Tapering for powerlifting
I just can't seem to get the taper right for a PL meet. I'm doing a modified 5x5 periodized over 12-14 weeks, the last 2-3 weeks being a taper. The major modification from the Bill Starr program being that I reduced the poundages used because I found that the prescribed poundages, if I try to stick to them, send me into an overreached state which teeters on over training. Even with the reduced intensity, I feel my strongest around week 8 or 9 and then steadily become more fatigued during the final intensity phase despite that volume is cut drastically. I'm not missing reps until the final week, though. Then I reduce volume some and reduce intensity to around 70%-75% for the last two weeks preceding the meet.

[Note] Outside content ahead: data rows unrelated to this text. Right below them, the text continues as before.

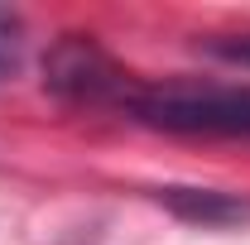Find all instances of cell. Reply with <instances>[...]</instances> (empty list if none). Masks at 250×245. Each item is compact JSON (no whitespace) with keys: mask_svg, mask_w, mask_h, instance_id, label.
I'll return each instance as SVG.
<instances>
[{"mask_svg":"<svg viewBox=\"0 0 250 245\" xmlns=\"http://www.w3.org/2000/svg\"><path fill=\"white\" fill-rule=\"evenodd\" d=\"M125 111L173 135H241L250 140V87L221 82H154L135 87Z\"/></svg>","mask_w":250,"mask_h":245,"instance_id":"6da1fadb","label":"cell"},{"mask_svg":"<svg viewBox=\"0 0 250 245\" xmlns=\"http://www.w3.org/2000/svg\"><path fill=\"white\" fill-rule=\"evenodd\" d=\"M43 77H48V87L58 96L87 101V106H106L111 101V106L125 111V101L135 92L130 72H121L116 58H106L92 39H62L48 53V62H43Z\"/></svg>","mask_w":250,"mask_h":245,"instance_id":"7a4b0ae2","label":"cell"},{"mask_svg":"<svg viewBox=\"0 0 250 245\" xmlns=\"http://www.w3.org/2000/svg\"><path fill=\"white\" fill-rule=\"evenodd\" d=\"M173 207L183 216H197V221H241L250 216L246 202H231V197H221V192H173Z\"/></svg>","mask_w":250,"mask_h":245,"instance_id":"3957f363","label":"cell"},{"mask_svg":"<svg viewBox=\"0 0 250 245\" xmlns=\"http://www.w3.org/2000/svg\"><path fill=\"white\" fill-rule=\"evenodd\" d=\"M217 53H221V58H231V62H246V67H250V34H246V39H236V43H217Z\"/></svg>","mask_w":250,"mask_h":245,"instance_id":"277c9868","label":"cell"}]
</instances>
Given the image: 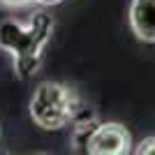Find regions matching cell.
I'll return each instance as SVG.
<instances>
[{
  "mask_svg": "<svg viewBox=\"0 0 155 155\" xmlns=\"http://www.w3.org/2000/svg\"><path fill=\"white\" fill-rule=\"evenodd\" d=\"M79 114L77 93L63 84H39L30 100V118L42 130H60Z\"/></svg>",
  "mask_w": 155,
  "mask_h": 155,
  "instance_id": "1",
  "label": "cell"
},
{
  "mask_svg": "<svg viewBox=\"0 0 155 155\" xmlns=\"http://www.w3.org/2000/svg\"><path fill=\"white\" fill-rule=\"evenodd\" d=\"M132 150V137L120 123H97L88 137V155H127Z\"/></svg>",
  "mask_w": 155,
  "mask_h": 155,
  "instance_id": "2",
  "label": "cell"
},
{
  "mask_svg": "<svg viewBox=\"0 0 155 155\" xmlns=\"http://www.w3.org/2000/svg\"><path fill=\"white\" fill-rule=\"evenodd\" d=\"M130 26L141 42H155V0H132Z\"/></svg>",
  "mask_w": 155,
  "mask_h": 155,
  "instance_id": "3",
  "label": "cell"
},
{
  "mask_svg": "<svg viewBox=\"0 0 155 155\" xmlns=\"http://www.w3.org/2000/svg\"><path fill=\"white\" fill-rule=\"evenodd\" d=\"M134 155H155V137H146V139L137 146Z\"/></svg>",
  "mask_w": 155,
  "mask_h": 155,
  "instance_id": "4",
  "label": "cell"
},
{
  "mask_svg": "<svg viewBox=\"0 0 155 155\" xmlns=\"http://www.w3.org/2000/svg\"><path fill=\"white\" fill-rule=\"evenodd\" d=\"M2 5L7 7H23V5H30V2H35V0H0Z\"/></svg>",
  "mask_w": 155,
  "mask_h": 155,
  "instance_id": "5",
  "label": "cell"
},
{
  "mask_svg": "<svg viewBox=\"0 0 155 155\" xmlns=\"http://www.w3.org/2000/svg\"><path fill=\"white\" fill-rule=\"evenodd\" d=\"M35 2H39V5H58L63 0H35Z\"/></svg>",
  "mask_w": 155,
  "mask_h": 155,
  "instance_id": "6",
  "label": "cell"
}]
</instances>
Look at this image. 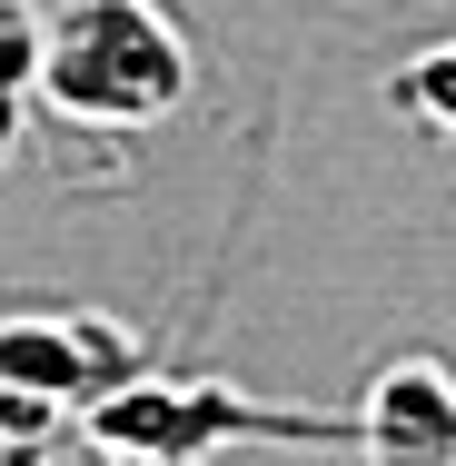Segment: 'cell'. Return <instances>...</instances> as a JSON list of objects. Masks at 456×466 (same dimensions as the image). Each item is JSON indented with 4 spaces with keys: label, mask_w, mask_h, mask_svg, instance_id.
I'll use <instances>...</instances> for the list:
<instances>
[{
    "label": "cell",
    "mask_w": 456,
    "mask_h": 466,
    "mask_svg": "<svg viewBox=\"0 0 456 466\" xmlns=\"http://www.w3.org/2000/svg\"><path fill=\"white\" fill-rule=\"evenodd\" d=\"M40 90L80 119H159L188 90V60L149 0H80L40 40Z\"/></svg>",
    "instance_id": "cell-1"
},
{
    "label": "cell",
    "mask_w": 456,
    "mask_h": 466,
    "mask_svg": "<svg viewBox=\"0 0 456 466\" xmlns=\"http://www.w3.org/2000/svg\"><path fill=\"white\" fill-rule=\"evenodd\" d=\"M90 437L109 457H159L188 466L228 437H288V447H348V417H288V407H248L228 387H119L90 407Z\"/></svg>",
    "instance_id": "cell-2"
},
{
    "label": "cell",
    "mask_w": 456,
    "mask_h": 466,
    "mask_svg": "<svg viewBox=\"0 0 456 466\" xmlns=\"http://www.w3.org/2000/svg\"><path fill=\"white\" fill-rule=\"evenodd\" d=\"M119 377L109 328H0V437H40L70 407H99Z\"/></svg>",
    "instance_id": "cell-3"
},
{
    "label": "cell",
    "mask_w": 456,
    "mask_h": 466,
    "mask_svg": "<svg viewBox=\"0 0 456 466\" xmlns=\"http://www.w3.org/2000/svg\"><path fill=\"white\" fill-rule=\"evenodd\" d=\"M348 447H367V466H456V377L437 358H397L348 417Z\"/></svg>",
    "instance_id": "cell-4"
},
{
    "label": "cell",
    "mask_w": 456,
    "mask_h": 466,
    "mask_svg": "<svg viewBox=\"0 0 456 466\" xmlns=\"http://www.w3.org/2000/svg\"><path fill=\"white\" fill-rule=\"evenodd\" d=\"M30 70H40V20L30 0H0V109L30 99Z\"/></svg>",
    "instance_id": "cell-5"
},
{
    "label": "cell",
    "mask_w": 456,
    "mask_h": 466,
    "mask_svg": "<svg viewBox=\"0 0 456 466\" xmlns=\"http://www.w3.org/2000/svg\"><path fill=\"white\" fill-rule=\"evenodd\" d=\"M387 99H397V109H427V119H447V129H456V50L417 60V70H397V80H387Z\"/></svg>",
    "instance_id": "cell-6"
},
{
    "label": "cell",
    "mask_w": 456,
    "mask_h": 466,
    "mask_svg": "<svg viewBox=\"0 0 456 466\" xmlns=\"http://www.w3.org/2000/svg\"><path fill=\"white\" fill-rule=\"evenodd\" d=\"M50 466H109V447H90V457H50Z\"/></svg>",
    "instance_id": "cell-7"
}]
</instances>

I felt well rested and recovered come game day, but when I got under the bar for my openers I just wasn't feeling as strong as I felt in weeks 8 and 9. I pushed through squats ok, not doing as well as expected but well enough to be happy (more than last meet). But after squats I just felt drained and completely fatigued. The perception of heaviness of the bar was disheartening and my second attempts, which should have been no problem as I save the all out effort for final attempts, just were not happening.
I know that I'm stronger than I was last meet, as I comfortably used weights during the training cycle that I could not use 6 months prior. I just can't demonstrate that strength when it matters most. Am I peaking early in weeks 8 and 9? Not tapering enough and therefore still have residual fatigue from the months of training? or am I tapering too much and allowing myself to detrain somewhat? I can't figure it out. Someone please help me.